## Available data:
◆ ◆ ◆ ◆ ◆

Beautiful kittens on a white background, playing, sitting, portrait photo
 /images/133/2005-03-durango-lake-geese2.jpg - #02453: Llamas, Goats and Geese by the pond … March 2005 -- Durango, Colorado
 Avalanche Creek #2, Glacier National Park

◆ ◆ ◆ ◆ ◆

Line by line, transcribe the data exactly.

## Exercise result:
Beautiful kittens on a white background, playing, sitting, portrait photo
 /images/133/2005-03-durango-lake-geese2.jpg - #02453: Llamas, Goats and Geese by the pond … March 2005 -- Durango, Colorado
 Avalanche Creek #2, Glacier National Park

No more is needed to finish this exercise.